Emersed Setups Need Attention Too

January 13th, 2010

I’ve often talked about the wonderful benefits of having a place to grow your aquatic plants emersed:

  • A place to store plants you don’t want in your aquariums anymore but don’t want to lose
  • Ability to see flowers that you wouldn’t otherwise see
  • Algae-free!
  • Easy to maintain since growth is slower
Overgrown Emersed Setup

Overgrown Emersed Setups

While all of these statements are true, this doesn’t mean that you can just setup and forget about an emersed setup. A prime example of what can happen is in the picture below. Look at the setup on the right, and take note of what a tangled mess the plants are in there. Hyptis lorentziana and Pogostemon stellatus var. ‘Broad Leaf’ are the two culprits, taking a little while to establish, but then going absolutely insane in growth over the next few months.

Pogostemon stellatus var. 'Broad Leaf' Flower

Pogostemon stellatus var. 'Broad Leaf' Flower

I did get a number of Pogostemon flowers, but unfortunately the overgrowth shaded and outcompeted virtually every other plant I had stored in this setup. I surely would have had more plant-mass if I had grown these plants submersed in my aquarium, but I should have done a better job occasionally pruning back the stems as you would a weedy plant in your garden.

Murdannia sp. 'Red' Flower

Murdannia sp. 'Red'

In the other emersed setup, I’ve had a different problem. I made the mistake of introducing a pot of plants that was in my pond, and I believe the soil contained spider mites. I originally tried a DIY organic spray of vegetable oil and dish soap, but that ended up killing more plants than it did the intruders. I wanted to avoid using pesticides since I am not keen on spraying chemicals inside of the house (or outside for that matter), so I am now in the process of completely emptying out both emersed setups, submerging the plants in a bucket for 48 hours to drown the spider mites, and will then repot and set back up the two setups anew.

Murdannia sp. 'Red' Flower

Murdannia sp. 'Red' Flower

I will begin this process just as soon as the plant sold in the hobby as Murdannia sp. ‘Red’ finishes flowering. Above is a picture of a flower just before maturation. I’ve hoping that my friend will be able to use the flower to research its true scientific name. The long and short is that emersed setups are still valuable tools to grow and store aquatic plants, but they still require some maintenance. I suppose that if I didn’t keep any stem plants in my setups that the length of time between maintenance could be significantly reduced. Comments/suggestions welcome!

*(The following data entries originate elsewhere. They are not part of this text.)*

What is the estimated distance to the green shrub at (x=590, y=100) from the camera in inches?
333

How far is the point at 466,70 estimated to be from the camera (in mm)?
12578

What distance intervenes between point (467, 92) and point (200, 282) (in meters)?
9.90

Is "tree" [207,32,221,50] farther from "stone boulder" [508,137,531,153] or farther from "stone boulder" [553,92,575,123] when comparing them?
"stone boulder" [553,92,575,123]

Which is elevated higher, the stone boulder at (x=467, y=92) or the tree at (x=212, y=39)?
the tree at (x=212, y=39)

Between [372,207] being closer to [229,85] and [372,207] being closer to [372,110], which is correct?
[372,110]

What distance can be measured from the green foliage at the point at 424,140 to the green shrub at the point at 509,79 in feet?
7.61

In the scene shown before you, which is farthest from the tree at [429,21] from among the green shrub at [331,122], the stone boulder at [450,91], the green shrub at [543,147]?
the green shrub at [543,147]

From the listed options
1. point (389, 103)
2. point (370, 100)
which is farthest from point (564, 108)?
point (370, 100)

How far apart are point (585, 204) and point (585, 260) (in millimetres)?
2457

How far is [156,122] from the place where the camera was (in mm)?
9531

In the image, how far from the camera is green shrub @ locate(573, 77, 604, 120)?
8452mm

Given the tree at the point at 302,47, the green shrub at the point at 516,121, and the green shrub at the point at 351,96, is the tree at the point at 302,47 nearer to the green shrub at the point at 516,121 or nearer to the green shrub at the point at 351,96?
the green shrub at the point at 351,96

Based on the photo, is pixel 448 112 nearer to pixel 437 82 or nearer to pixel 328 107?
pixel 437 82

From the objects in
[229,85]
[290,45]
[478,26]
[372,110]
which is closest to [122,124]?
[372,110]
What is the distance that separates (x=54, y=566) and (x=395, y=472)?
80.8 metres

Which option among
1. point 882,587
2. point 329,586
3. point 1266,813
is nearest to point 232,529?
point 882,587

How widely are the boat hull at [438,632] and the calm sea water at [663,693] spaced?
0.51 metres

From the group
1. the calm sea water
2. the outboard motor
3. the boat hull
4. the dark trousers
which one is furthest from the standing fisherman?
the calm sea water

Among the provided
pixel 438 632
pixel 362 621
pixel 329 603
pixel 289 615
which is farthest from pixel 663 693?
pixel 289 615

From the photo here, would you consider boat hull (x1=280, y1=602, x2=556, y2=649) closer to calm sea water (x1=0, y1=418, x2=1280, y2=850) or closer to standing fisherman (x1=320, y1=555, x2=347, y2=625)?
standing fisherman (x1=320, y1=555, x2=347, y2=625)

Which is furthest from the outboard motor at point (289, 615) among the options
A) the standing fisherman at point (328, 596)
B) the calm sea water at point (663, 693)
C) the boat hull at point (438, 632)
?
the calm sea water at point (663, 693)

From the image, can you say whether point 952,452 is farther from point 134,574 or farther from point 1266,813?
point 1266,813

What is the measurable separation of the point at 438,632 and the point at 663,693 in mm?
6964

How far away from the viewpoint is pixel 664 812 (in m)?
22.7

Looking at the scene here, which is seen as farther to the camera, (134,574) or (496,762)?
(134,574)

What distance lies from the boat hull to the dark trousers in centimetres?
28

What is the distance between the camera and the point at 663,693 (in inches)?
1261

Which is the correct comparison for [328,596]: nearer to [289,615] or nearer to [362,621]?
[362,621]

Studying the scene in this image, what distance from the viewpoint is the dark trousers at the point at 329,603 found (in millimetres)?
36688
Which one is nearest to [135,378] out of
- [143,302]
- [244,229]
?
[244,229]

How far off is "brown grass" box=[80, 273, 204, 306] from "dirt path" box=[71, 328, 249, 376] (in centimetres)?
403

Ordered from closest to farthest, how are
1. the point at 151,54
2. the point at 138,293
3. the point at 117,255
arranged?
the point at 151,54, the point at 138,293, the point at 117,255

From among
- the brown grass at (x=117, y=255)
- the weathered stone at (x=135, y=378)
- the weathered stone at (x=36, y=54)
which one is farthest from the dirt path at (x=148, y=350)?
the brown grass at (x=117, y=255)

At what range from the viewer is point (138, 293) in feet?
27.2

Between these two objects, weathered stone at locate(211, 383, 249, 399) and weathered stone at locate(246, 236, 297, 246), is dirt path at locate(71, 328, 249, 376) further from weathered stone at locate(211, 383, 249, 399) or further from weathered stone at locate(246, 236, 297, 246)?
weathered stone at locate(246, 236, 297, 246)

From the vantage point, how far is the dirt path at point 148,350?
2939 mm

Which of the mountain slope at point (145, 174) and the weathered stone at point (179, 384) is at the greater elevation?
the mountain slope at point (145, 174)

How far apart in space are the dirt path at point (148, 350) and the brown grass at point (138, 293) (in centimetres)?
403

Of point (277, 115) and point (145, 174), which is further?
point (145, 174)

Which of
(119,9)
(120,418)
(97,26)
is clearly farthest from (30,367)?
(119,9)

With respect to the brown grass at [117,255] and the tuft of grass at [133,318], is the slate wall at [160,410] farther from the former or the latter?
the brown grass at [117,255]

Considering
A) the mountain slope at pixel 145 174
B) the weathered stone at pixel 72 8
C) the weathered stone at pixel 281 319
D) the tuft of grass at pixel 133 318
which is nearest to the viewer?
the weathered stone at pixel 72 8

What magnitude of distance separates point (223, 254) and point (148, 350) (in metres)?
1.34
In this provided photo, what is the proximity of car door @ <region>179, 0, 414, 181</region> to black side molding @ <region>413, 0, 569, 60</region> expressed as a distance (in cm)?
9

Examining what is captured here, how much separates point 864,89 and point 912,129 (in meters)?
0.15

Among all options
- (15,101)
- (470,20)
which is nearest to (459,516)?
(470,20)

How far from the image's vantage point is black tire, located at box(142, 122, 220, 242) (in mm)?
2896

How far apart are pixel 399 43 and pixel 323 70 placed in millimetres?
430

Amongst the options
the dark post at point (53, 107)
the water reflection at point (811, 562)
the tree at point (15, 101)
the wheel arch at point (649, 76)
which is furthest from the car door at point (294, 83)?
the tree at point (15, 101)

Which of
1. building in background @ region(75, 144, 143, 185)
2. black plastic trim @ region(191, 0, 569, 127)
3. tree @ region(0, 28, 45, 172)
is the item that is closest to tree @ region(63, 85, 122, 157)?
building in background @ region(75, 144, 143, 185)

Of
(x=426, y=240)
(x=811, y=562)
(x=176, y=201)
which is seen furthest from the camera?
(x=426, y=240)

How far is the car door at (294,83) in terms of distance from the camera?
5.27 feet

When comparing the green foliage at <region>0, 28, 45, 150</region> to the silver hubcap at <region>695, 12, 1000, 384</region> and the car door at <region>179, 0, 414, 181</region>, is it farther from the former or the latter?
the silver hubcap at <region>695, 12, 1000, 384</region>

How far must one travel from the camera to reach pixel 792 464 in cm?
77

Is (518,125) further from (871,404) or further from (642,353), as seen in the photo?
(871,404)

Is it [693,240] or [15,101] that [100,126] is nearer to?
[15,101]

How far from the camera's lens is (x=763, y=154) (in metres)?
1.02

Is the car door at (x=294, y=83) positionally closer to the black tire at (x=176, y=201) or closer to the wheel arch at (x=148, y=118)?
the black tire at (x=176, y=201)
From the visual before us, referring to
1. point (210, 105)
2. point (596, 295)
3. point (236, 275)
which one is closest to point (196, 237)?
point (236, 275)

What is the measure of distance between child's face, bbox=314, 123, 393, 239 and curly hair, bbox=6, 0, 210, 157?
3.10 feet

4 Responses to “Emersed Setups Need Attention Too”

  1. hydrophyte Says:

    This is a great post. Those plants really did make a wild jungle in there. That Pogostemon is really neat. I should try to remember to take a crack at growing that one someday. I have some Hyptis going too. It is an attractive little palnt, but it grows so leggy that it is difficult to use in my riparium setups. It might perform better with diligent pruning and brighter light.

    Your dunking method is a good treatment for your spider mite infestation. I have used that treatment and it will kill the adult mites, but I have observed that the eggs can survive for some time underwater. You might find it necessary to repeat the treatment (preferably at least three times) to finish them off. If you wait several days between treatments and maintain the plants in warm, dry conditions the remaining eggs will be more likely to hatch.

    While emersed plants can grow free of algae infestation, the potential for insect pests is an important trade-off to have in mind when putting together an emersed setup. While such pests can be vexing, unlike algae one can (and preferably should) totally eliminate them from the enclosure.

  2. wabi-kusa.com Says:

    I know this is a old post but im interested to know if you managed to get rid of the mites in the end?

    You have a very nice site by the way 🙂

  3. guitarfish Says:

    Yes, submerging the plants did the trick. This is one advantage of using an aquarium for an emersed setup (unlike the ones above). If you get these terrestrial critters, you can just flood the tank for a day, and then drain the water. Problem solved!